Reinsmoen N L, Bach F H
Department of Laboratory Medicine/Pathology and Surgery, University of Minnesota, Minneapolis 55455.
Hum Immunol. 1990 Jan;27(1):51-72. doi: 10.1016/0198-8859(90)90095-7.
In an effort to investigate the structure-function relationship of HLA class II molecules vis-à-vis alloepitope expression, cloned T-cell reagents were used to define polymorphic epitopes associated with DR and DQ molecules. DNA sequences of genes encoding allelic or isotypic DR or DQ molecules that appear to express the same T-cell-defined epitopes were compared in an attempt to identify association of shared sequences with shared epitopes. When sequence sharing is associated with shared epitope expression, we suggest that it is the shared sequence that encodes the epitope in question. Based on the hypothetical three-dimensional structure of the class II molecule, an approximation is made as to which parts of the HLA class II molecule are involved in alloepitope expression. T-cell clones were generated from cells primed against HLA-DR2 haplotypes representing the cellularly defined subgroups Dw2 or Dw21 (previously designated MN2, FJ0, or Tb24). Those clones determined to be DR- or DQ-directed based on monoclonal antibody inhibition assays were tested by panel cell analysis utilizing DR2-positive and DR2-negative target cells. The data support the concept that amino acids 67, 70, 71, and 74 for DR molecules and amino acids 57, 70, and 71 for DQ molecules, which appear to comprise one face of the alpha helix, are of primary importance in T-cell recognition. In other cases, sharing of both the second hypervariable region (amino acids 25-33) and the third hypervariable region (amino acids 67-74) appears necessary to explain epitope sharing for DR molecules. We emphasize that the involvement of these two hypervariable regions may indicate that alloepitope expression involves the complex of class II molecule plus peptide, with the second HVR primarily involved in determining which peptides are bound and the third in T-cell receptor (TcR) recognition and/or peptide binding; we do not rule out that conformational changes of the second HVR can induce conformational changes in the third HVR. Finally, shared alloepitopes detected by some clones could not be explained based on shared primary sequences.

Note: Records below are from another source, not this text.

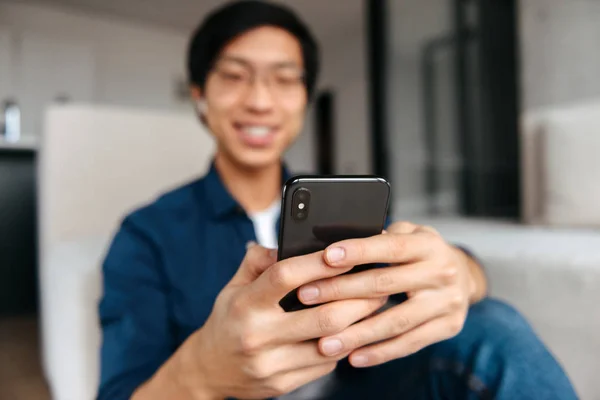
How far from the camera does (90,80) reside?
13.9 feet

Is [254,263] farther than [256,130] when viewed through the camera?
No

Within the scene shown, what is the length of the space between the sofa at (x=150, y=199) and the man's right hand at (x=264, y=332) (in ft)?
1.59

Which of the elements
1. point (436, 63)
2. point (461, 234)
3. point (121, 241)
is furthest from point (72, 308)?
point (436, 63)

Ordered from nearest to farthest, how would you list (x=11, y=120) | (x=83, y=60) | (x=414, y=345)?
(x=414, y=345), (x=11, y=120), (x=83, y=60)

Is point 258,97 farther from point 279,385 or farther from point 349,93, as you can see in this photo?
point 349,93

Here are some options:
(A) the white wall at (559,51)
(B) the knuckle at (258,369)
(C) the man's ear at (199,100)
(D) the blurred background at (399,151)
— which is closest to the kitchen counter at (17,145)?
(D) the blurred background at (399,151)

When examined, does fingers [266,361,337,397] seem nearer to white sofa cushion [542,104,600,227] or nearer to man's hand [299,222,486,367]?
man's hand [299,222,486,367]

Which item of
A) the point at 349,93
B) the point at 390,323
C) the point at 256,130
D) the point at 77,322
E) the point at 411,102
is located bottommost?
the point at 77,322

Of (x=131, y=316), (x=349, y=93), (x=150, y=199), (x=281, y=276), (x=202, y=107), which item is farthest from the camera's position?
(x=349, y=93)

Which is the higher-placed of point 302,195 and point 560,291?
point 302,195

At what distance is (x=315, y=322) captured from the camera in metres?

为了研究人类白细胞抗原(HLA)Ⅱ类分子的结构与功能关系以及同种异体抗原表位的表达情况,使用克隆的T细胞试剂来确定与DR和DQ分子相关的多态性表位。对编码等位基因或同型DR或DQ分子的基因DNA序列进行比较,这些分子似乎表达相同的T细胞定义表位,试图确定共享序列与共享表位之间的关联。当序列共享与共享表位表达相关时,我们认为是共享序列编码了相关表位。基于Ⅱ类分子的假设三维结构,对HLAⅡ类分子的哪些部分参与同种异体抗原表位表达进行了近似推断。从针对代表细胞定义亚组Dw2或Dw21(先前称为MN2、FJ0或Tb24)的HLA - DR2单倍型致敏的细胞中产生T细胞克隆。根据单克隆抗体抑制试验确定为针对DR或DQ的那些克隆,利用DR2阳性和DR2阴性靶细胞通过板层细胞分析进行检测。数据支持这样的概念,即DR分子的第67、70、71和74位氨基酸以及DQ分子的第57、70和71位氨基酸,似乎构成α螺旋的一个面,在T细胞识别中至关重要。在其他情况下,似乎需要同时共享第二个高变区(第25 - 33位氨基酸)和第三个高变区(第67 - 74位氨基酸)才能解释DR分子的表位共享。我们强调,这两个高变区的参与可能表明同种异体抗原表位表达涉及Ⅱ类分子加肽的复合物,第二个高变区主要参与确定结合哪些肽,第三个高变区参与T细胞受体(TcR)识别和/或肽结合;我们不排除第二个高变区的构象变化会诱导第三个高变区的构象变化。最后,一些克隆检测到的共享同种异体抗原表位无法基于共享的一级序列来解释。